Provided data -
========

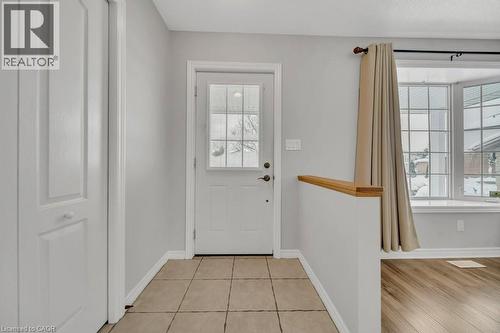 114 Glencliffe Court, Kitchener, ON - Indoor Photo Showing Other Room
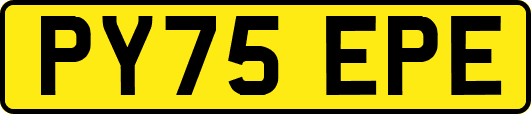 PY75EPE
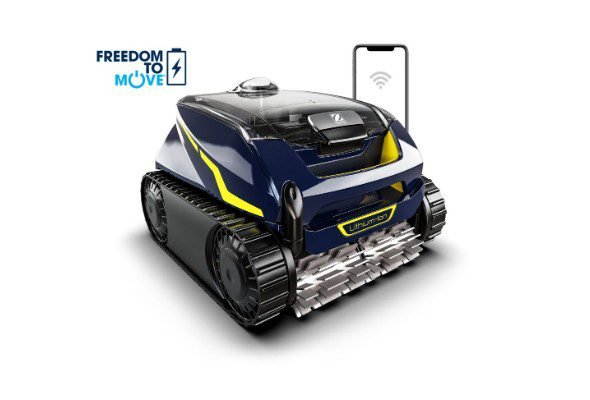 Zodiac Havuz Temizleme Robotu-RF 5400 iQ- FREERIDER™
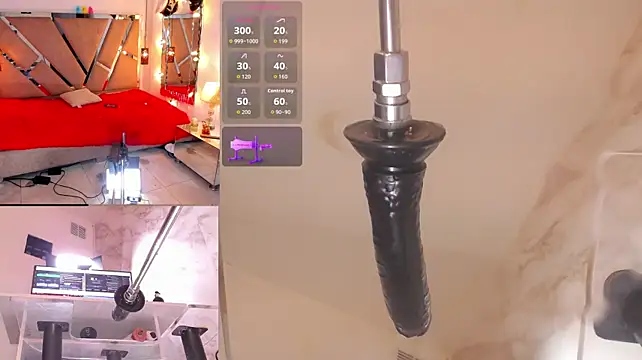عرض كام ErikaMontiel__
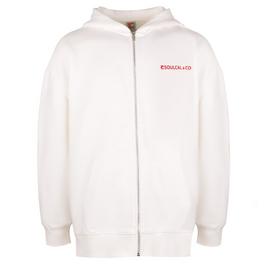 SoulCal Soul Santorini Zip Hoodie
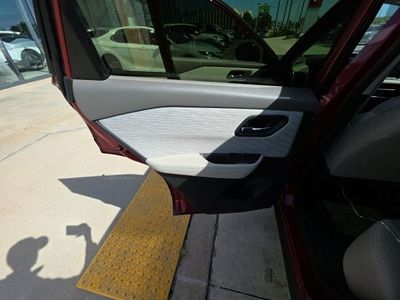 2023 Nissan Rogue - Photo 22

========

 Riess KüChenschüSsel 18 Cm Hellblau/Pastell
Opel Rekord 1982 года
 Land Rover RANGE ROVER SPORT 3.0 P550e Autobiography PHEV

========

Task to carry out - Copy the lines of the material word for word, starting at the line that contains "114 Glencliffe Court, Kitchener, ON" and ending at the line that contains "2023 Nissan Rogue - Photo 22", with both of those lines included. Leave the pictures out of your answer.

Expected output -
 114 Glencliffe Court, Kitchener, ON - Indoor Photo Showing Other Room
 PY75EPE
 Zodiac Havuz Temizleme Robotu-RF 5400 iQ- FREERIDER™
عرض كام ErikaMontiel__
 SoulCal Soul Santorini Zip Hoodie
 2023 Nissan Rogue - Photo 22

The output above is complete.